I remember it now, all these years later, as if I were still there, standing in the northeast tower. Everything I had heard said of Vita, all that I had imagined after seeing her portrait in the gallery, everything I had felt upon reading Eleanor’s memoir—nothing prepared me for what I found that night.
She stood near the open window. The moon had risen, and the glow of its light fell over her severe features and white hair. She seemed to swim in her black dress, which was many sizes too big for her. I understood from Eleanor’s memoir that she had no choice but to wear loose clothing—the abnormal formation of her spine and the wide bone structure of her hips made it difficult to wear anything else. The tight silk dress she had worn to sit for her portrait, with its row of shining buttons, must have been—like the beauty of her sixteen-year-old face—a fabrication.

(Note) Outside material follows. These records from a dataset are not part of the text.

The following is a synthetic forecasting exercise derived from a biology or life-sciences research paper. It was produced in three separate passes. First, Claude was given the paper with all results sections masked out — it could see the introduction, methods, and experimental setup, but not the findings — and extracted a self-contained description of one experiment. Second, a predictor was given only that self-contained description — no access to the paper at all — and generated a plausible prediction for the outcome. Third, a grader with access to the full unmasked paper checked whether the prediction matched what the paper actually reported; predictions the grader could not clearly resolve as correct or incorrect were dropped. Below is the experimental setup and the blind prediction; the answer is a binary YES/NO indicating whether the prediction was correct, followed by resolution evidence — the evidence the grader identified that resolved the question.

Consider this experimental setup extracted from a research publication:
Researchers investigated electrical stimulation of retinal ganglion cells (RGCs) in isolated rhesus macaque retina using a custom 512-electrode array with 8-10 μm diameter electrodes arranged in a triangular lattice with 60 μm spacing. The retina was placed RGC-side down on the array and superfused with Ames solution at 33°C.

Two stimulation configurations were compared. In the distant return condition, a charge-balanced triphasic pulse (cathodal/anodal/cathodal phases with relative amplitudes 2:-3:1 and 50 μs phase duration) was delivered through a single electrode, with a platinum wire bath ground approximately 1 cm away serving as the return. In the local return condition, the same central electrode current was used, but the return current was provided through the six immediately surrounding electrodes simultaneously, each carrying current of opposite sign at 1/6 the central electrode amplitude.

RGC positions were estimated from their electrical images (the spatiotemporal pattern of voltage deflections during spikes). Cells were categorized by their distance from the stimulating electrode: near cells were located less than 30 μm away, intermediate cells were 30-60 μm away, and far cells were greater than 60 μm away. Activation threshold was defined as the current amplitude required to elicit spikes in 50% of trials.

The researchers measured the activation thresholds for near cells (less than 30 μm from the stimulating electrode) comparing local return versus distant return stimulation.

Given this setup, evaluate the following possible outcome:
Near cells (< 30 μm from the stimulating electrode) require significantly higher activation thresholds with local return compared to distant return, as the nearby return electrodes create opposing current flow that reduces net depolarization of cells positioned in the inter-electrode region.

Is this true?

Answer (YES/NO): NO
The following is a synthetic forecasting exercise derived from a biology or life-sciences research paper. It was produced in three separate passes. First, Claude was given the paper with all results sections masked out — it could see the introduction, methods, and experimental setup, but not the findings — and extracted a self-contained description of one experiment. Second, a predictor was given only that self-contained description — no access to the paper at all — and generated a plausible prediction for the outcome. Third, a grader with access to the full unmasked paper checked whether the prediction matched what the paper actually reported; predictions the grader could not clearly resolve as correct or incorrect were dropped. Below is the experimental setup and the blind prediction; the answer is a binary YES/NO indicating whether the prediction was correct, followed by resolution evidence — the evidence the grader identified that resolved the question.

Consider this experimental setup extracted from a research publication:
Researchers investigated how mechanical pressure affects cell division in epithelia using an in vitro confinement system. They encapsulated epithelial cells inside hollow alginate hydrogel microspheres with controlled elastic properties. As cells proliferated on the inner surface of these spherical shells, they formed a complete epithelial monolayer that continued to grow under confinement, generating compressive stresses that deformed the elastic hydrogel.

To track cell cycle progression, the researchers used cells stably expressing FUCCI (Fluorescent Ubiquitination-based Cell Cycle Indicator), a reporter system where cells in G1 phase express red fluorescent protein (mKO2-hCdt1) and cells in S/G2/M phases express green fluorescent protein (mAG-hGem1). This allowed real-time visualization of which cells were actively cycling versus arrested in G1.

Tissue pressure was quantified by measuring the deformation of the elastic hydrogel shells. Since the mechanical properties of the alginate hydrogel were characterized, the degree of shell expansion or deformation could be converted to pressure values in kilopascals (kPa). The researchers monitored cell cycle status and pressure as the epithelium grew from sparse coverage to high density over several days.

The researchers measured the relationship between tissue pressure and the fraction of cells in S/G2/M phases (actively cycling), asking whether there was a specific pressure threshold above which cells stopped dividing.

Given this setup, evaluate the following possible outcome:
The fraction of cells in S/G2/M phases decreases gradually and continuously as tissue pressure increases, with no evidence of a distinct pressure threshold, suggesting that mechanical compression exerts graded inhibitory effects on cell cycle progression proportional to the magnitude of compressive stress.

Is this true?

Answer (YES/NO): NO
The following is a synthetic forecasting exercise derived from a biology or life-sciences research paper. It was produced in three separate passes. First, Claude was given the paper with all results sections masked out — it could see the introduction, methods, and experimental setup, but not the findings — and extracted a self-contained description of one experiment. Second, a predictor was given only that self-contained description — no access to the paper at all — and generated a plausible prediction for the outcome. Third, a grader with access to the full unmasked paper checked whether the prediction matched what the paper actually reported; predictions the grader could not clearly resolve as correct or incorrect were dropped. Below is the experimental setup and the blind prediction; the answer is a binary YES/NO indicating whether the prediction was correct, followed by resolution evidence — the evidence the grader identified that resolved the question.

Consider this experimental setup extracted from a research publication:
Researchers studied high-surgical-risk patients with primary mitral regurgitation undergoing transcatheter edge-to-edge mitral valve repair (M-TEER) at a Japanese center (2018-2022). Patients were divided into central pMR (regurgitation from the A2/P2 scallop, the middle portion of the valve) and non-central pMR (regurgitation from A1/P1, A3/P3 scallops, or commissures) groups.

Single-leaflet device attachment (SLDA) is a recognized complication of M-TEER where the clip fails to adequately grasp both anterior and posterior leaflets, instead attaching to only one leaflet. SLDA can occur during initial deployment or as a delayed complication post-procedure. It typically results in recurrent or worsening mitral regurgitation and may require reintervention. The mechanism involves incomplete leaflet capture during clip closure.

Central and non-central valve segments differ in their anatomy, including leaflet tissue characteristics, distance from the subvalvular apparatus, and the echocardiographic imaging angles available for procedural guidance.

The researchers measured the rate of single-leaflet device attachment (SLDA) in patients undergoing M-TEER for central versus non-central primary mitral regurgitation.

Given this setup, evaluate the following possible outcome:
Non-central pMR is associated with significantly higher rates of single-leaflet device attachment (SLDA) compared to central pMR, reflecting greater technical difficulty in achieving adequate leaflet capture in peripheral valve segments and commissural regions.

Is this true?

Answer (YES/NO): YES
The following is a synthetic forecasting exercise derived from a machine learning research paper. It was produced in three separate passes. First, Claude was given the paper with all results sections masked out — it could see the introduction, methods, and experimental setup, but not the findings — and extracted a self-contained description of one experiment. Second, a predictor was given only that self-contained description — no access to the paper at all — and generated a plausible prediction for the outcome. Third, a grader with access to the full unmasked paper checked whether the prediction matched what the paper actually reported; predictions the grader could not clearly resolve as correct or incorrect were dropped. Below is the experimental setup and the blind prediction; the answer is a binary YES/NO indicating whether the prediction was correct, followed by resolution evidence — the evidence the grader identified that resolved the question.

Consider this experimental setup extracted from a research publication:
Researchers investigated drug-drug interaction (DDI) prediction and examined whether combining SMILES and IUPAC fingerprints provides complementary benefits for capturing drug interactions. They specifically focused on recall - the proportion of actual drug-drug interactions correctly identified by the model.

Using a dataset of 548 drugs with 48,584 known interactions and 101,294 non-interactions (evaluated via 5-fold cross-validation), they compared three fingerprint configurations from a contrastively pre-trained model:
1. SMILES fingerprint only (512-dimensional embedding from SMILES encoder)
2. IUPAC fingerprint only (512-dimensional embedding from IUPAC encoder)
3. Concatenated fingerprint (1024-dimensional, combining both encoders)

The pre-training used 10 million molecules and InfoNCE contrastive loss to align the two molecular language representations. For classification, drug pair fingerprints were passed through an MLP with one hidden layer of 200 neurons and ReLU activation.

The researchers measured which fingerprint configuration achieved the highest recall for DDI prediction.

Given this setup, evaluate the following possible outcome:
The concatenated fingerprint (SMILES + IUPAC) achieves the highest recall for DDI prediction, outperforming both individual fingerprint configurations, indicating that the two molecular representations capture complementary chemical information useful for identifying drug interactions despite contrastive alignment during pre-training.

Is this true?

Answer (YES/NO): YES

Vita heard us come in, but she continued to stare out the window, her gaze fixed on the mountains, the bone-chilling cold of the Alpine air ruffling her hair. She seemed unaffected, even as I shivered. Greta had carried Dolores up the stairwell and was depositing her on a couch near the fireplace when Vita turned and scanned the room, her eyes sharp and intelligent. In the moonlight from the window, her skin seemed white as chalk, and the pearls around her neck gleamed. She wore large jeweled earrings, just visible through the streams of white hair that fell around her face and tumbled over her shoulders, thick as a shawl.
“Vita,” Dolores said slowly, as if speaking to a child. “Vita, I have brought someone to meet you.”

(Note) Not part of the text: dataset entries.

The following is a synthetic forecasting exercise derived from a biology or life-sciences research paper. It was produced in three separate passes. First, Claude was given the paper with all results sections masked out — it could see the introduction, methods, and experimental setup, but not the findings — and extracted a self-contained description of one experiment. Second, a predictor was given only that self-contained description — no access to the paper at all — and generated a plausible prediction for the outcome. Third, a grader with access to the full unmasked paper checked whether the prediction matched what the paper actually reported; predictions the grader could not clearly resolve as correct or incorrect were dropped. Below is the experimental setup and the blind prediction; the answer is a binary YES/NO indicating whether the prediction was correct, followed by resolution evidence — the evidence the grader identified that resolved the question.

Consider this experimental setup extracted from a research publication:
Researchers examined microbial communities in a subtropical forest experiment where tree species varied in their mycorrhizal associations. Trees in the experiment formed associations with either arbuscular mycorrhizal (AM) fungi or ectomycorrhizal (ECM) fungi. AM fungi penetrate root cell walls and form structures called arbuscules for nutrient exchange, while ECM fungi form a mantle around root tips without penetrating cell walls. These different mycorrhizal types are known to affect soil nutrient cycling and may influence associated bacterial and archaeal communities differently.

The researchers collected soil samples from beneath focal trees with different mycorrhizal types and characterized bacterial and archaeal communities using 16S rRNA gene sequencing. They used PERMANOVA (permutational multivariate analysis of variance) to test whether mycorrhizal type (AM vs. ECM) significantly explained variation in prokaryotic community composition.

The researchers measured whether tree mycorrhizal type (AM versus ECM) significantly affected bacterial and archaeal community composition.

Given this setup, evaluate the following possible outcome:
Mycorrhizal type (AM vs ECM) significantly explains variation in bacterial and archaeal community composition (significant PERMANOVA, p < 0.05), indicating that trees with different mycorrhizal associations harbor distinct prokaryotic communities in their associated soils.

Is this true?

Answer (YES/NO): NO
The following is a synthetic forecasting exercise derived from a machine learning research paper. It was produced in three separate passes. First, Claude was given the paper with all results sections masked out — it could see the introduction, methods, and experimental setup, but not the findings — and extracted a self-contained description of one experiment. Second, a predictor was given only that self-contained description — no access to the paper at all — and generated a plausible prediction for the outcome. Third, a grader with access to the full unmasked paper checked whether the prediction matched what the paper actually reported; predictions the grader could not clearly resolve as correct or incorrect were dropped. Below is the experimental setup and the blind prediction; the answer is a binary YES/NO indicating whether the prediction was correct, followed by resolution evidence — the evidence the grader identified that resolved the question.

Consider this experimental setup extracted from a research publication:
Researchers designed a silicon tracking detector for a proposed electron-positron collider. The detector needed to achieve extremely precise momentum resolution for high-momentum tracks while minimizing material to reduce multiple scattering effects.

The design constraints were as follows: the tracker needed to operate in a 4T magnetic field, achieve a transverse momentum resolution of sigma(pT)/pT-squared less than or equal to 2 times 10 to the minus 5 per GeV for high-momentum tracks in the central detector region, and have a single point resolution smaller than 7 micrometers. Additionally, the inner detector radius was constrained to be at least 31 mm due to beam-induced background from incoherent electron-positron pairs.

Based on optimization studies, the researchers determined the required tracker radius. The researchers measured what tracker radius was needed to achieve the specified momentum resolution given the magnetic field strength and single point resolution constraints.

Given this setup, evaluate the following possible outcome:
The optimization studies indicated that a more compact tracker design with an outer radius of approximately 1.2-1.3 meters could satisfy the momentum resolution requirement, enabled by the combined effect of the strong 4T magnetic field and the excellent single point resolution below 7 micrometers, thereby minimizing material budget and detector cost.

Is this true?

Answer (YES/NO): NO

But Vita knew this already. She had been staring at me for a solid minute. “Please, come in,” she said, gesturing for me to join Dolores near the fireplace. “Sit where it’s warm.” She closed the window and walked to the center of the room. “Will you have some wine?”
“Thank you,” I said, feeling my voice catch in my throat. I don’t know what I had expected, but Vita, with her haunting blue eyes, her frightening pale skin, and her misshapen features, was not it.
I sat across from Dolores on another couch. While Vita went to a cabinet and poured out two glasses of wine from a crystal decanter, I glanced around the room. There was a table stacked high with books, a four-poster bed, a vanity crowded with bottles of perfume, twenty at least, elaborate crystal spray bottles and vaporizers with French labels. There was nothing in her living space that pointed to Vita as the horrid, uncivilized fiend Dolores had described. Or the kind of person who left a dead goat in her antechamber. The most menacing presence in the room was the heavy, floral scent, thick and sickening, of her perfume.
“Alberta would like to ask a favor of you,” Dolores said, giving me a look. “About her stay at the castle.”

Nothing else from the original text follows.